━━━ Texto de leitura ━━━

As dormidas turísticas em Portugal atingiram o máximo histórico em Agosto, mas o caso não é ainda motivo para se atirar foguetes. É que, para trás, há ainda muitas ‘feridas por cicatrizar’, com três ‘anni horribiles‘ por causa das restrições impostas pelo Governo durante a pandemia. Uma análise do PÁGINA UM, com base em dados do Instituto Nacional de Estatística (INE) e as taxas de crescimento do sector no período imediatamente anterior e posterior à pandemia, estima que se perderam, pelo menos, 6,2 mil milhões de euros de receitas nos diversos estabelecimentos de alojamento turístico, designadamente unidades hoteleiras, alojamento local e turismo rural. Este montante é superior a um ano ‘bom’ de receitas, como o observado em 2023, quando o sector registou um recorde nos proveitos.

━━━ Registos extraídos ━━━

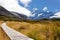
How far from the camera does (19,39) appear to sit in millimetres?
12211

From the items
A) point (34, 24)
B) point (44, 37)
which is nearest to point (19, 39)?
point (44, 37)

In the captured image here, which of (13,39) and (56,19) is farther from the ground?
(56,19)

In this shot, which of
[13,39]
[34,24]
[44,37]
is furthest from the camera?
[34,24]

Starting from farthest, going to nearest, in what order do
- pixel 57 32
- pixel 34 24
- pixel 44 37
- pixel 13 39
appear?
pixel 34 24 < pixel 57 32 < pixel 44 37 < pixel 13 39

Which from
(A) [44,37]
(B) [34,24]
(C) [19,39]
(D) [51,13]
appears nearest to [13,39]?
(C) [19,39]

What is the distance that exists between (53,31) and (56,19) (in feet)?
8.56

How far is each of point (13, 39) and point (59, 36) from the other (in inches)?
127

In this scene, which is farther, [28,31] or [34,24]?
[34,24]

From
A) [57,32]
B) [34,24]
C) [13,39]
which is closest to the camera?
[13,39]

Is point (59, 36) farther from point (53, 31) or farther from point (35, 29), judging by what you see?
point (35, 29)

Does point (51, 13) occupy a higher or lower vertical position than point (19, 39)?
higher

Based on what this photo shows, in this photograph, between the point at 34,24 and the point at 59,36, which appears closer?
the point at 59,36

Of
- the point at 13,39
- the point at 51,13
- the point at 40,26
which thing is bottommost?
the point at 13,39

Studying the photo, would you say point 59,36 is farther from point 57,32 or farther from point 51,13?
point 51,13
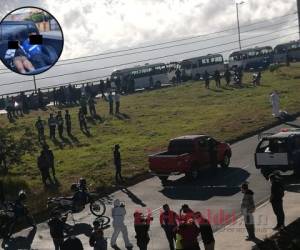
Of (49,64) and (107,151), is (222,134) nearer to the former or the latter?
(107,151)

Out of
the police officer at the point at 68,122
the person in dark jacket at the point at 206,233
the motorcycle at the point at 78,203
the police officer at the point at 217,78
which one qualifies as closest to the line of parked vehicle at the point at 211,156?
the motorcycle at the point at 78,203

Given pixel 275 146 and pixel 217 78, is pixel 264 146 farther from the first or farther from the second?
pixel 217 78

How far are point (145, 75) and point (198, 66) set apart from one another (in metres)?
8.41

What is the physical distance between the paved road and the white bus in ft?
158

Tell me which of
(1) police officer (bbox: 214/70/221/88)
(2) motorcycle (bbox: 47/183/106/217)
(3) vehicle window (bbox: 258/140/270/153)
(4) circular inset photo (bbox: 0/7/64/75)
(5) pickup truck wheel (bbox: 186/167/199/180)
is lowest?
(5) pickup truck wheel (bbox: 186/167/199/180)

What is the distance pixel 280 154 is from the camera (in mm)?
25562

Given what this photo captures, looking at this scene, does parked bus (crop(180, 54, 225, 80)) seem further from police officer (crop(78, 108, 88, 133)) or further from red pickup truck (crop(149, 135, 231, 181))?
red pickup truck (crop(149, 135, 231, 181))

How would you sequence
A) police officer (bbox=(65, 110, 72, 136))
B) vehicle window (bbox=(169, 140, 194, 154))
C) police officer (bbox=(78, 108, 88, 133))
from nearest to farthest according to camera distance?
vehicle window (bbox=(169, 140, 194, 154)) < police officer (bbox=(65, 110, 72, 136)) < police officer (bbox=(78, 108, 88, 133))

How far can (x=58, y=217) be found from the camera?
1789cm

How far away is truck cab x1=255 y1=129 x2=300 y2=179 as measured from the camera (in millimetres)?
25438

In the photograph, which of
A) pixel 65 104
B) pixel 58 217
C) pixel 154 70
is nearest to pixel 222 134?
pixel 58 217

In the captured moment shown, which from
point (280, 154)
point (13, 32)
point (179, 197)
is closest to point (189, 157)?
point (179, 197)

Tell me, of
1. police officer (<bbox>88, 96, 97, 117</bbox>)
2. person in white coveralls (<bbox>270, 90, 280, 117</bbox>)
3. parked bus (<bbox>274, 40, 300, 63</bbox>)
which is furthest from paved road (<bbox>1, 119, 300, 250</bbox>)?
parked bus (<bbox>274, 40, 300, 63</bbox>)

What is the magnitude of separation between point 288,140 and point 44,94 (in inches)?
1544
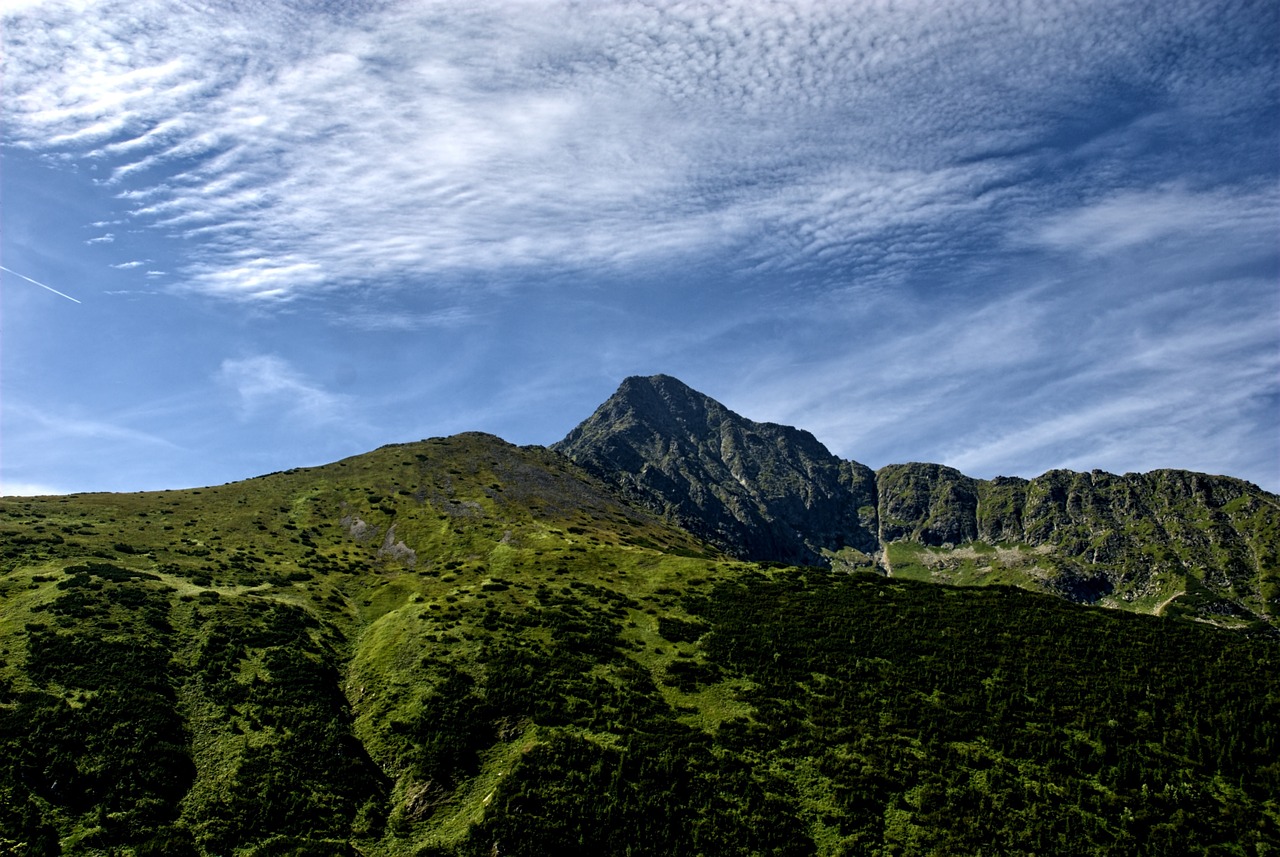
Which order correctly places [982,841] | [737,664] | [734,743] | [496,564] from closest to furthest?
[982,841] → [734,743] → [737,664] → [496,564]

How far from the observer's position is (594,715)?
6044 cm

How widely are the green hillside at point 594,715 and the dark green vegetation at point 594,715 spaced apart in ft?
0.81

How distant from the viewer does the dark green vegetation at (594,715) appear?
152 feet

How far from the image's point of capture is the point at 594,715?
60.4m

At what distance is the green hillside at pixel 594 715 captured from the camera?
4628cm

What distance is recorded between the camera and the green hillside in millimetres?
46281

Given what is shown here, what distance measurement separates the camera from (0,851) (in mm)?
37594

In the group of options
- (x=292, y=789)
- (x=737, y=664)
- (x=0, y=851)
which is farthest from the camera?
(x=737, y=664)

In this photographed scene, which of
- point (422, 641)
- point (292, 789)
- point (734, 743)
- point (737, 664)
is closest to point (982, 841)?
point (734, 743)

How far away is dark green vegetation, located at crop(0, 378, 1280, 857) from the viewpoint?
152 feet

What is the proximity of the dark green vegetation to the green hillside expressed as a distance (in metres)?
0.25

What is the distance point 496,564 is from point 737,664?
44.8 m

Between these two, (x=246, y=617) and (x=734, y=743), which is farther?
(x=246, y=617)

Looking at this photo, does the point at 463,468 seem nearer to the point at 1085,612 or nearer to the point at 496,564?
the point at 496,564
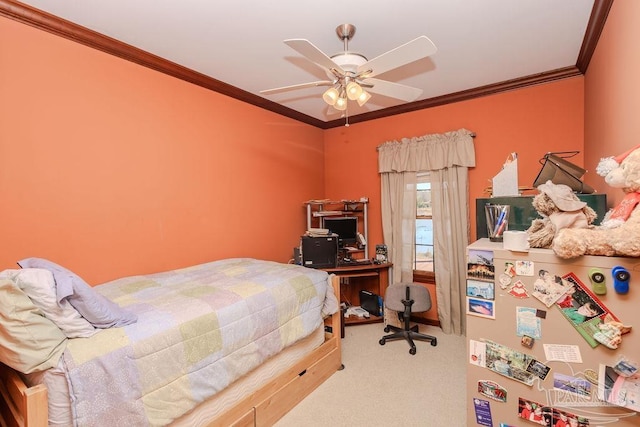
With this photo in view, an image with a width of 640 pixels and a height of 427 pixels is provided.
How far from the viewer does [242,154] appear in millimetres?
3232

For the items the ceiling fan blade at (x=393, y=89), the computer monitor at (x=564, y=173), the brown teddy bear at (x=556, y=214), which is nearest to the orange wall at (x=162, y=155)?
the ceiling fan blade at (x=393, y=89)

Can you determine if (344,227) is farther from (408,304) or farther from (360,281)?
(408,304)

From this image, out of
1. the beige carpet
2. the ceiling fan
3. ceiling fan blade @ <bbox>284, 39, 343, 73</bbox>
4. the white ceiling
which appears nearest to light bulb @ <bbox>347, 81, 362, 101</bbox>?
the ceiling fan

━━━

__Tarefas a fazer__.
a: No texto sobre o turismo em Portugal, que montante de receitas se estima ter sido perdido nos estabelecimentos de alojamento turístico?
b: Prossiga o texto sobre as perdas do alojamento turístico em Portugal, começando depois da última frase.

__Resultados__.
a: Pelo menos 6,2 mil milhões de euros.

b:
Segundo a análise, que estima qual seria a evolução natural das receitas das dormidas turísticas caso não houvesse restrições, só as perdas registadas em 2020 ascendem a um valor estimado de 3,2 mil milhões de euros. Seria expectável, face ao anterior triénio, com taxas de crescimento médio anual a rondar os 8%, que o ano de 2020 tivesse receitas de mais de 4,6 mil milhões de euros, mas quedou-se nos 1,4 mil milhões. Os meses de Abril e Maio, associados ao pânico generalizado, incluindo interrupções de tráfego aéreo, levaram a quedas brutais. Em Abril de 2020, as receitas de alojamento turístico cifraram-se apenas em 4,4 milhões de euros, o que representou somente 1,3% das receitas do mês homólogo de 2019. Mesmo em Agosto de 2020, as receitas foram metade das registadas no mesmo mês do ano anterior.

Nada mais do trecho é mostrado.